Exercise: Whenever a picture appears, leave it out while repeating all the other data exactly.
=== Recorded data ===
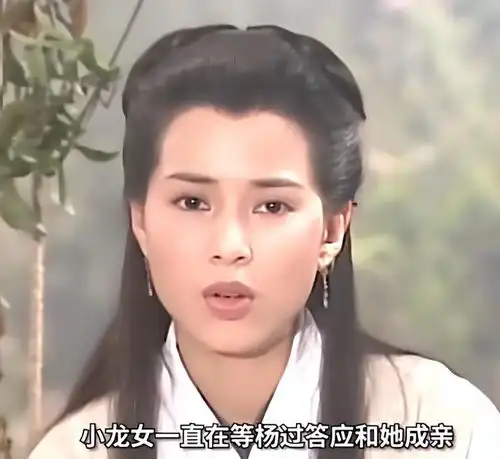 95版神雕侠侣花絮,没有美颜的年代,古天乐李若彤颜值太能打
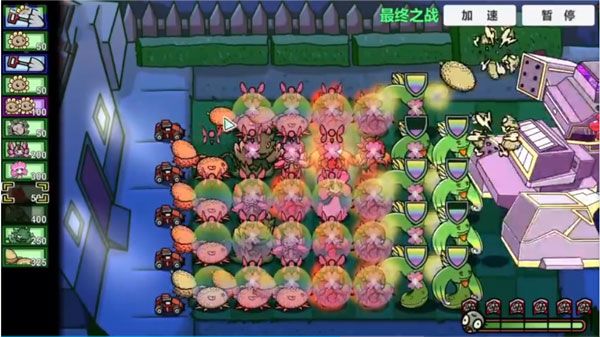 游戏攻略配图7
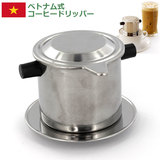 �G�s�X �x�g�i���R�[�q�[�t�B���^�[ �X�e�����X �P�t�p ���a6cm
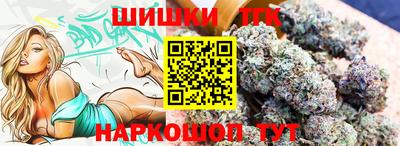 MDMA Premium VHQ Азнакаево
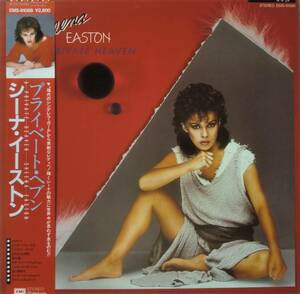 ★帯国内盤 LP★SHEENA EASTON/シーナ・イーストン★A PRIVATE HEAVEN/STRUT★84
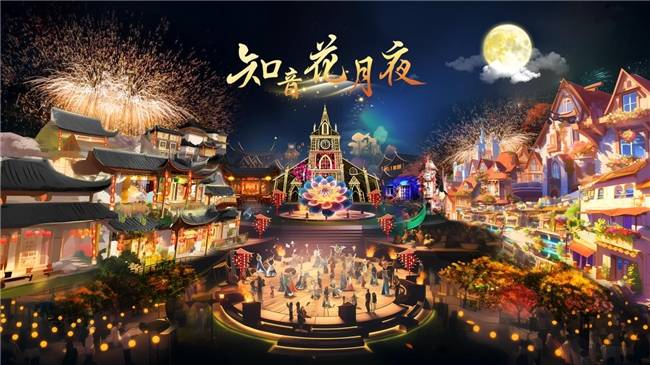 文旅融合新篇章知音花月夜开启武汉夜游新纪元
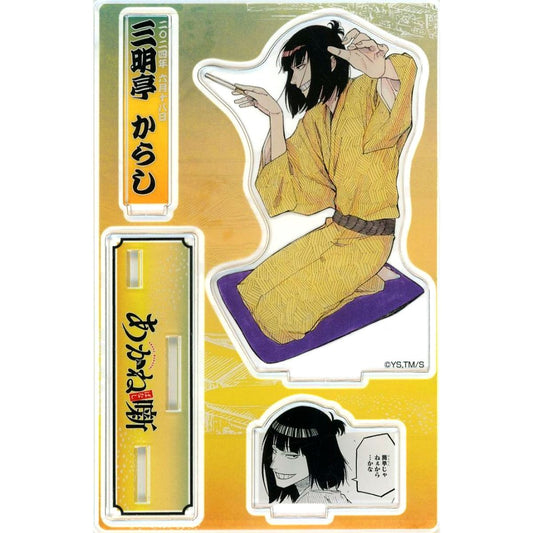 Karashi Nerimaya Birthday Scene Diorama Figure 2024 Akane-banashi [USED]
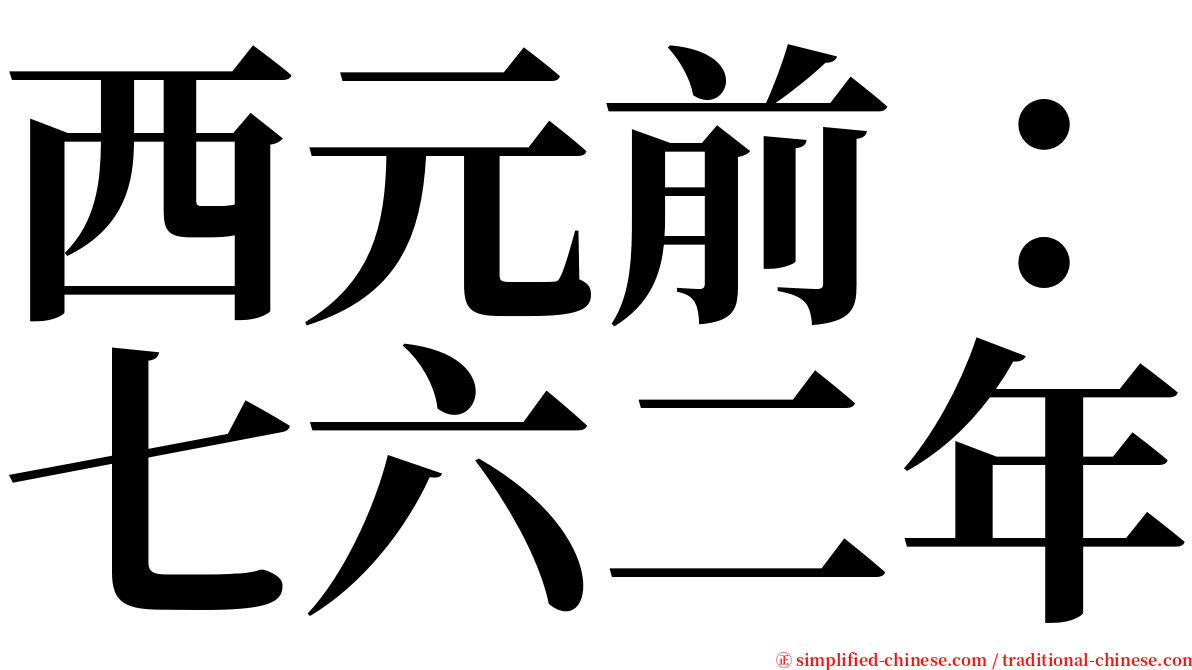 西元前：七六二年 serif font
===
Written solution:
 95版神雕侠侣花絮,没有美颜的年代,古天乐李若彤颜值太能打
 游戏攻略配图7
 �G�s�X �x�g�i���R�[�q�[�t�B���^�[ �X�e�����X �P�t�p ���a6cm
 MDMA Premium VHQ Азнакаево
 ★帯国内盤 LP★SHEENA EASTON/シーナ・イーストン★A PRIVATE HEAVEN/STRUT★84
 文旅融合新篇章知音花月夜开启武汉夜游新纪元
 Karashi Nerimaya Birthday Scene Diorama Figure 2024 Akane-banashi [USED]
 西元前：七六二年 serif font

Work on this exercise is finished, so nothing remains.